The partnership put Best Friends in charge of a newly constructed animal care and adoption center in LA’s Mission Hills community, which the city’s Animal Services could no longer run because they lacked funding. In 2013, the non-profit also opened a second adoption center in Santa Monica.

The Mission Hills center holds around 120 cats and dogs at a given time, most of whom were previously held in city municipal shelters. The animals are transferred to the care centers when they have stayed too long at the city municipal, or if they need treatment for injuries or illnesses, Sathe said.

Marc Peralta, executive director of Best Friends Los Angeles, said caring for the city shelters’ many animals also has required working with smaller local animal organizations. He said these coalition partners offer the specialized care that municipal shelters may not have the financial resources to provide.

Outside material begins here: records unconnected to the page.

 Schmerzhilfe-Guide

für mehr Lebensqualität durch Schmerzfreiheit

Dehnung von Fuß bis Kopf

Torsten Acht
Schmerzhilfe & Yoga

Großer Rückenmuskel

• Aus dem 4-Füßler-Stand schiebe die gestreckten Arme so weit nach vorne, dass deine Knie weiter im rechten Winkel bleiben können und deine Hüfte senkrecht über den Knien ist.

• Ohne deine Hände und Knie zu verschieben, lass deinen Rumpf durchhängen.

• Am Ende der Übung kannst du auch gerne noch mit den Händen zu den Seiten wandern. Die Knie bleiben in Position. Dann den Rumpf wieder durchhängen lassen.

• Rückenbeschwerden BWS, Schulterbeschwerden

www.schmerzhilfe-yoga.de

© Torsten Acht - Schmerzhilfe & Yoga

“As a group we’ve understood that you have about 50,000 animals coming into city shelters (per year)” Peralta said. “If one group or two groups took this initiative on, we knew that would never work.”

Sathe said prioritizing low-cost spay and neuter clinics was another critical component of the NKLA initiative because it helps keep animal populations down. Best Friends provides discounted procedures to pet owners earning less than $40,000 and some coalition partners, like FixNation, Stray Cat Alliance and Spay-4-LA offer free procedures.

“When you start to crowd your shelter and take in more than you can actually (care for) you start to see diseases and behaviors come up.” — Jennifer Scarlett

Dr. Jennifer Scarlett, the president of the San Francisco Society for the Prevention of Cruelty to Animals (SPCA), said increasing access to the procedure also helped San Francisco achieve a higher save rate in the late 1980’s and early 1990’s.

The city, now called the birthplace of the modern “no kill” movement, had a 93 percent cat and dog live release rate in 2015, which, according to the SF SPCA website, was the highest of any major American city that year.

“High volume spay and neutering is really the cornerstone (of no-kill initiatives)” Scarlett said. “Anytime you can lower the number of homeless animals, then you get to spend more time and effort getting the ones that do come in out.”

Scarlett added that limiting the number of animals in a shelter can also lead to a higher save rate because it can prevent the spread of diseases. When a shelter becomes overcrowded, cats and dogs tend to contract respiratory diseases, such as Kennel Cough. She said that caring for these sick animals slows down the adoption process, causing yet more overcrowding in the shelter.

“When you start to crowd your shelter and take in more than you can actually (care for) you start to see diseases and behaviors come up,” Scarlett said. “It’s counterintuitive but actually not  increasing the (shelter’s) space, but instead increasing the capacity to care for animals gets them into a home faster.”

Ed’s Note: Daniel Maraccini is a Capitol Weekly intern from UCLA.